April 28. Tickets: $ 27 – $ 69.
Bookings : BASS 131246 or www.bass.net.au
Until May 16.
Duration: 2 hours 40 mins including interval.
It is now sixty years since The Summer of the Seventeenth Doll was first performed. It is extraordinary to think, that in 1955, it was closer in time to the opening night of Chekhov’s Seagull than we are to the play now. But as this State Theatre Company anniversary revival amply reminds us, it is an Australian classic. Not just on the page for classroom study, or for its themes and confident sense of idiom and place, but because it is dramatically engaging and its writing is spry and vivid.
The narrative is familiar to us. For sixteen years, Roo and his mate Barney, cane-cutters from Northern Queensland, having been flying south to spend their five month season layoff living it up in Carlton with Melbourne barmaids, Olive and her friend Nancy. Every year Roo brings a kewpie doll as a souvenir. But in the seventeenth summer things are unravelling. Nancy has left to get married and everything is going bung.
Director Geordie Brookman has made interesting choices with his production.
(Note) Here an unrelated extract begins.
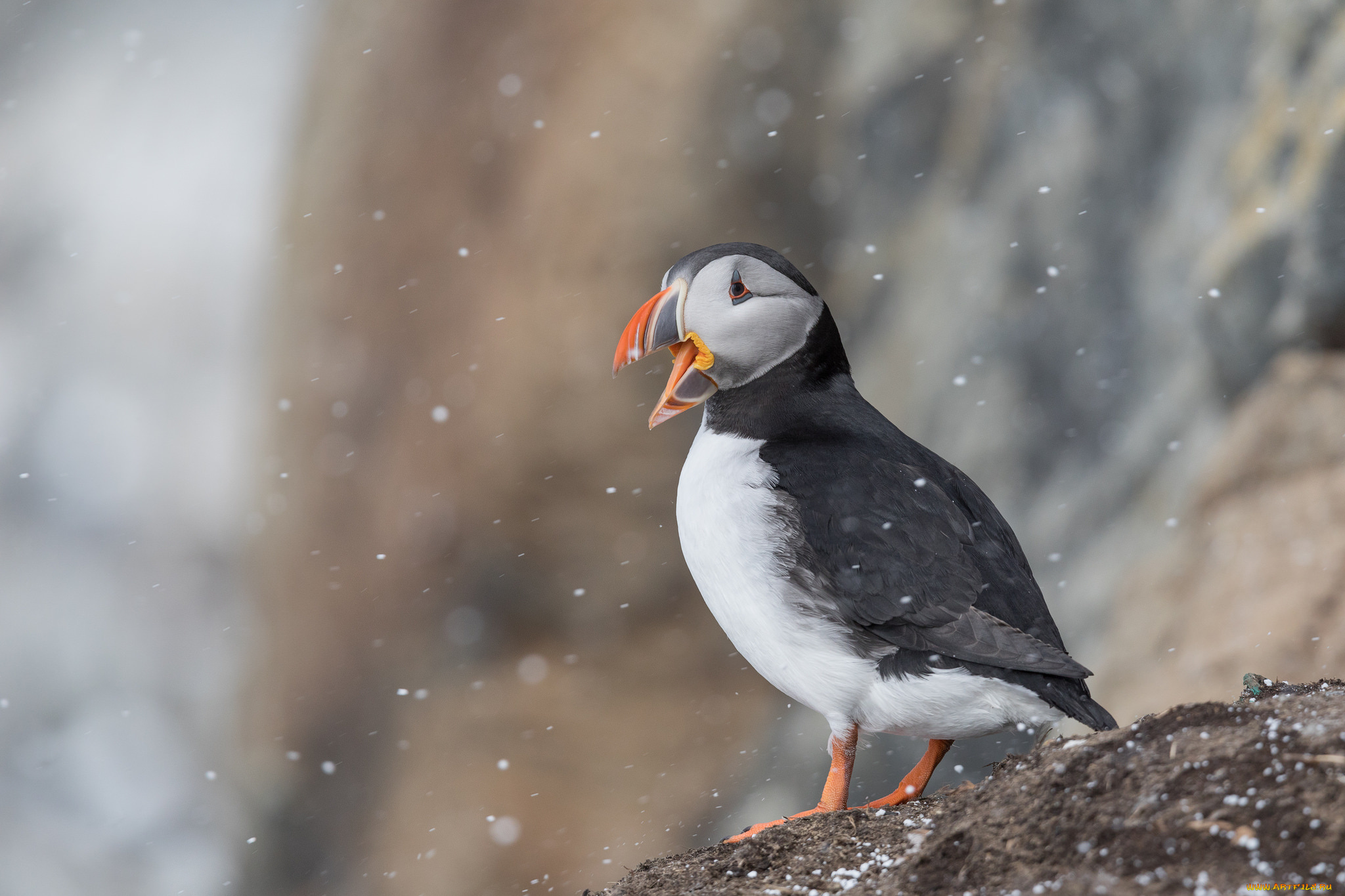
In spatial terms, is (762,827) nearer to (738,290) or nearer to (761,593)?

The set, by Pip Runciman is spacious and draped in loose-weave, semi-transparent curtaining, with none of the naturalistic period clutter of an old terrace house or the “riot of incidental colour” that Lawler describes. The mementos – bits of coral and framed butterflies, the bunches of celluloid dolls on sticks – are stylised; the look is low-slung and modern .
Nigel Levings’ lighting uses sumptuous creamy yellows, with tinges of teal and expressionist scarlet, while Quentin Grant’s piano and cello score, when not melodramatically intruding on the dialogue, adds a sweetly haunting, elegiac note.
The performances are strong, if sometimes – hazardously – stylistically diverse. Jacqy Phillips, closest to the original idiom of the play, is marvellously cranky as the realist Emma, watching events from afar. As Johnnie Dowd, the young ganger on the rise, Tim Overton captures the youthful vigour that Roo has lost, while Annabel Matheson as Bubba, the kid next door, is looking to create her own version of the layoff ritual.
The four principals provide emotional contrast. Lizzy Falkland as Pearl, is sharply, often amusingly drawn – the pragmatist looking, against her better judgement, to see whether these eagles flying out of the sun are marriageable prospects. As Barney, Rory Walker, is also excellent – lively, funny and desperately manoeuvring to keep the status quo.
But it is Roo and Olive (Chris Pitman and Elena Carapetis) who carry the weight of change and disappointment. Pitman has the quiet misery of a man no longer recognised as top dog, and Olive, fragile and flighty in Carapetis’ reading, is defiant at the humdrum prospect of suburban marriage.
Like Ibsen’s Doll’s House, Lawler’s remarkable play still has much to say about love, wedlock and the different destinies of men and women.
Murray Bramwell
“60th year of Seventeenth Doll” The Australian, April 30, 2015, p.14.